Su mencapai bagian depan pemimpin pribumi dengan beberapa langkah, dan kemudian dia mengulurkan tangan untuk meraih bagian atas kepalanya! Menghadapi bahaya kritis, pemimpin akhirnya menunjukkan kekuatannya yang kuat. Dia dengan cepat mundur, dan pada saat yang sama, tombak tulang melompat ke arah telapak tangan Su! Dengan gerakan tunggal ini, Su memutuskan bahwa sangat mungkin dia tidak dapat menangkap orang kecil yang ketangkasannya tidak kurang dari miliknya dalam kondisinya saat ini. Karena itu, hanya ketika telapak tangannya menyentuh tombak tulang, dia membalikkan tangannya dan langsung meraih ujung tombak tulang.
Pemimpin pribumi mengeluarkan teriakan melengking. Tombak tulang berputar secara horizontal, dan kemudian tersentak mundur! Spearpoint tiba-tiba terbelah menjadi tiga segmen, dan setiap segmen memiliki paku tambahan. Gerakan memutar semacam ini segera mengubah telapak tangan Su menjadi berantakan.

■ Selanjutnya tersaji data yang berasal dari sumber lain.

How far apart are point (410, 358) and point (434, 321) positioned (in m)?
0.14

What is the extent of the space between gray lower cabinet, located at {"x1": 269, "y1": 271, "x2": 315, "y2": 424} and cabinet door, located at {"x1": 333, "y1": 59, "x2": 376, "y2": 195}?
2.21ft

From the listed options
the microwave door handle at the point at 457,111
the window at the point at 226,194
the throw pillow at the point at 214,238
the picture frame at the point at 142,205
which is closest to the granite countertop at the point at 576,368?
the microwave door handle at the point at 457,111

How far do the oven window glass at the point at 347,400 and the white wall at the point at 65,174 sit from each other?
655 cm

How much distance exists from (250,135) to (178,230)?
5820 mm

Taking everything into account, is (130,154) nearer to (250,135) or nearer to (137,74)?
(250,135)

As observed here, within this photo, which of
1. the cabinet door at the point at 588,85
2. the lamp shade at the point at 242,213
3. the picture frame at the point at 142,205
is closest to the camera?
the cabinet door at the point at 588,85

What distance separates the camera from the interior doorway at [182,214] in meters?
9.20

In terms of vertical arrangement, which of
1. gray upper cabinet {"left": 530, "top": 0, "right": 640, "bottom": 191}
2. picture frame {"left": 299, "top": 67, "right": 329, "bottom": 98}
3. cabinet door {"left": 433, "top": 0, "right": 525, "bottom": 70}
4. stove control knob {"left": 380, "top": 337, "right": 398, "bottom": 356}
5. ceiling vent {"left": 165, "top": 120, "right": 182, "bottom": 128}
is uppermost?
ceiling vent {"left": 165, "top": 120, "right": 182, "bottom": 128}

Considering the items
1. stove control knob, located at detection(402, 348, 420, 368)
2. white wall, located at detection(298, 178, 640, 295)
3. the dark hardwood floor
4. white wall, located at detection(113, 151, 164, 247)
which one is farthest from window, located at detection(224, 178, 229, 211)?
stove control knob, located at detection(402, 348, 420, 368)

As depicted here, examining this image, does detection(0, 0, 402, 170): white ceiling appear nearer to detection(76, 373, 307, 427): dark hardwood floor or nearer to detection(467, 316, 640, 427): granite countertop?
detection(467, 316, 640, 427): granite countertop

Namun, Su masih memegang tombak dengan erat, dan tombak tulang itu terkunci di udara begitu saja, tidak dapat ditarik kembali.
Kecepatan reaksi pemimpin pribumi tidak bisa dianggap lambat. Dia segera melepaskan tombak tulang dan berbalik untuk lari. Dengan beberapa langkah besar, dia sudah menabrak semak belukar yang lebat, bahkan tidak memberi Su kesempatan untuk mengembalikan tombaknya.
Tubuh Su menjadi semakin panas. Dia dengan gigih memegang tombak tulang dan berlari menuju penduduk asli yang berkerumun di sekitar pemimpin! Panah, tombak, dan bilah tulang jatuh menimpanya seperti hujan. Semua otot Su menegang. Menggunakan lengannya untuk menutupi kepala dan wajahnya, dia tiba-tiba meningkatkan kecepatan dan bertabrakan langsung dengan proyektil!
Dalam suara pi pa, tombak semuanya patah, dengan ujung tombak terkubur di tubuh Su. Penduduk asli yang menyerang terbang mundur satu demi satu. Tiga penduduk asli di depan Su ditusuk satu demi satu oleh tombak tulang dan kemudian terlempar ke belakang.
Dengan suara keras, beberapa ratus penduduk asli yang memegang tahta tersebar. Tahta yang halus dan berat terlempar ke tanah.
Su berjalan ke tahta, dan di bawah mata penduduk asli yang tak terhitung jumlahnya, dia dengan mudah melemparkan tahta yang berat lebih dari sepuluh meter ke udara!
Mengikuti teriakan keras dari Su, tombak tulangnya terbang keluar seperti roket dan menghantam singgasana yang masih naik! Suara ledakan keras terdengar, dan simbol otoritas penduduk asli hancur berantakan di udara!
Hutan itu benar-benar sunyi. Meskipun tubuh Su berlumuran darah dengan lebih dari sepuluh tombak patah yang menempel di tubuhnya, tidak ada satu pun penduduk asli yang berani berjalan untuk memotong atau menusuknya.
Su ingin tertawa, tetapi penglihatannya menjadi gelap, dan dia pingsan.